===== GIVEN ENTRIES =====
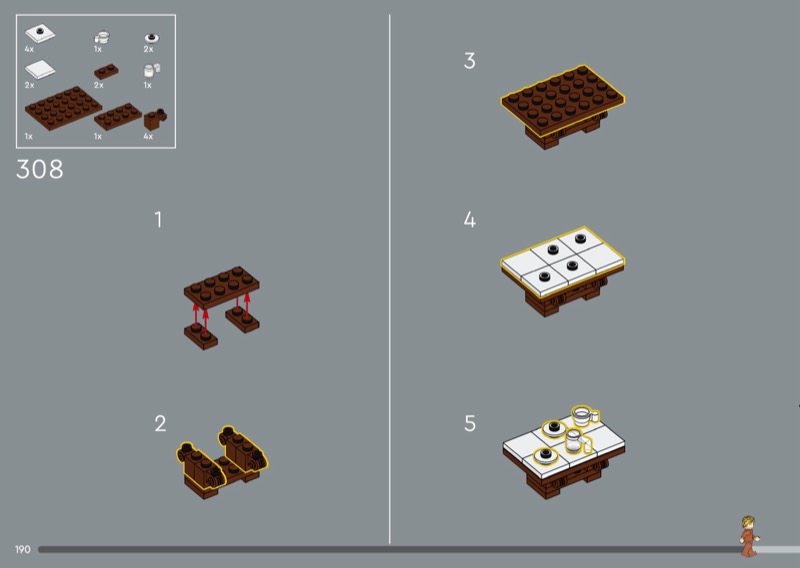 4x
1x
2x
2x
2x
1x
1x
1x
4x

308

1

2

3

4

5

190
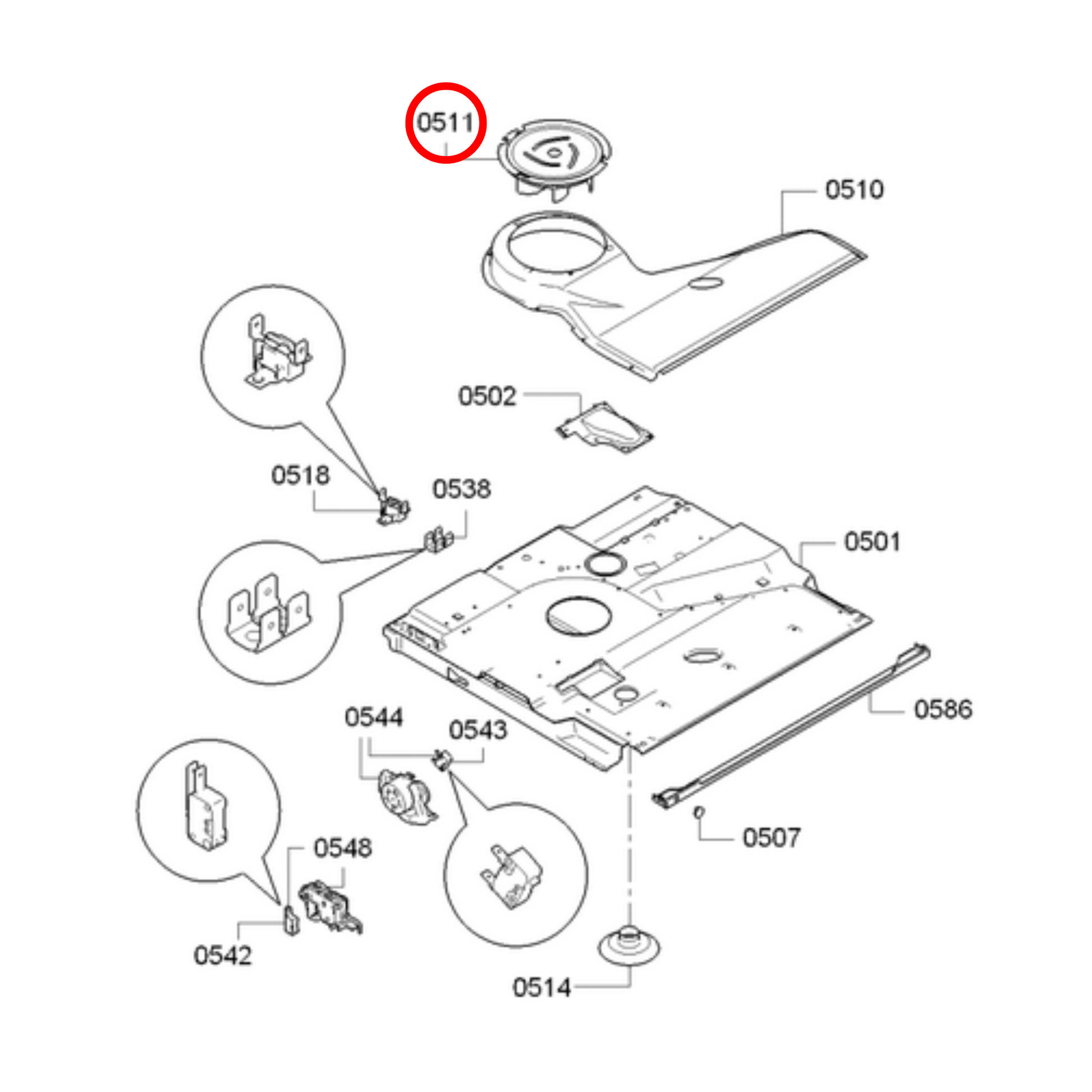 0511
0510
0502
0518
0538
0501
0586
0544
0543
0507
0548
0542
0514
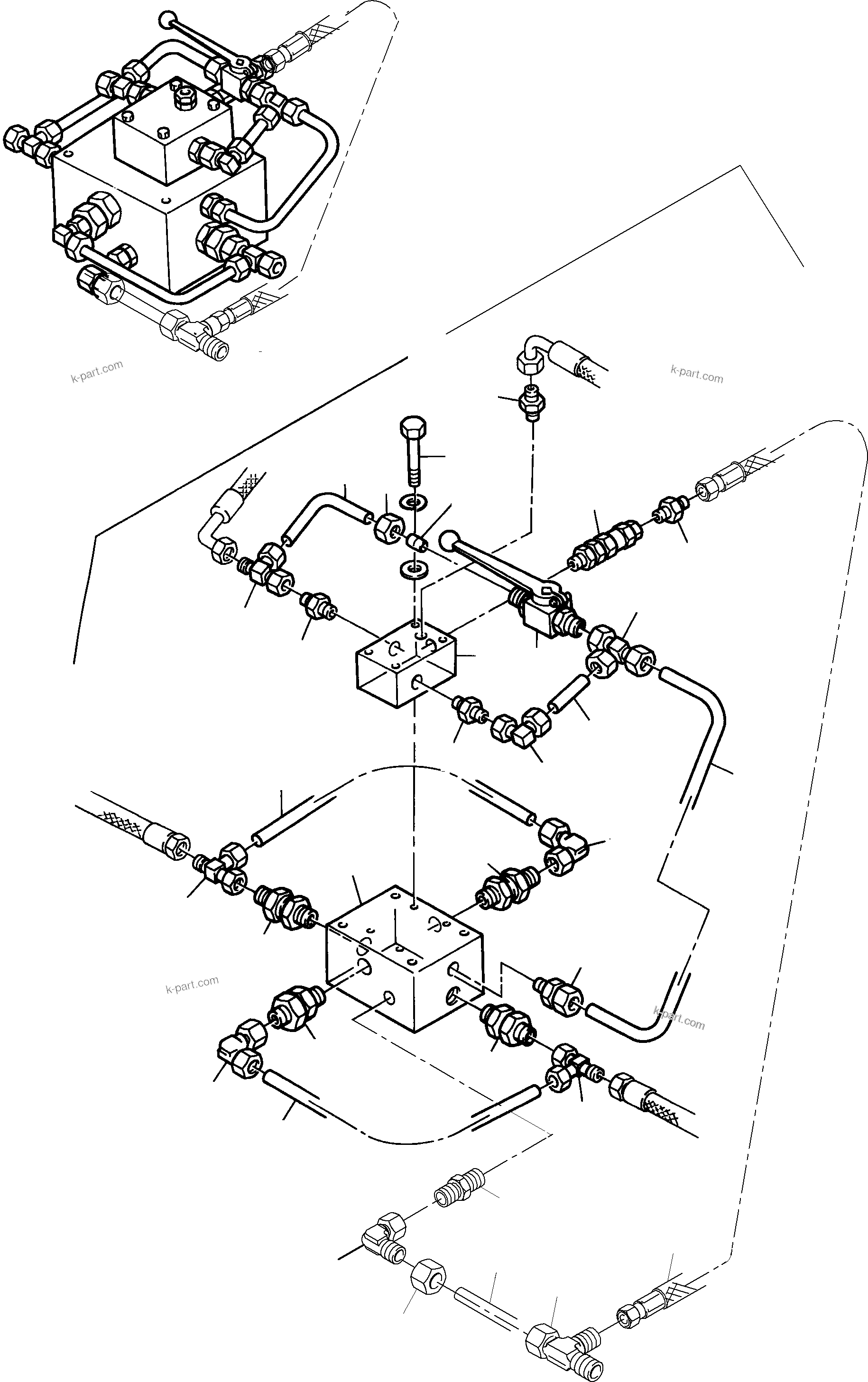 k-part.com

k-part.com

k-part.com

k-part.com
=====
• [TASK REQUIREMENTS]: Copy every record exactly, dropping the images.

• [REPLY TO THE TASK]:
 4x
1x
2x
2x
2x
1x
1x
1x
4x

308

1

2

3

4

5

190
 0511
0510
0502
0518
0538
0501
0586
0544
0543
0507
0548
0542
0514
 k-part.com

k-part.com

k-part.com

k-part.com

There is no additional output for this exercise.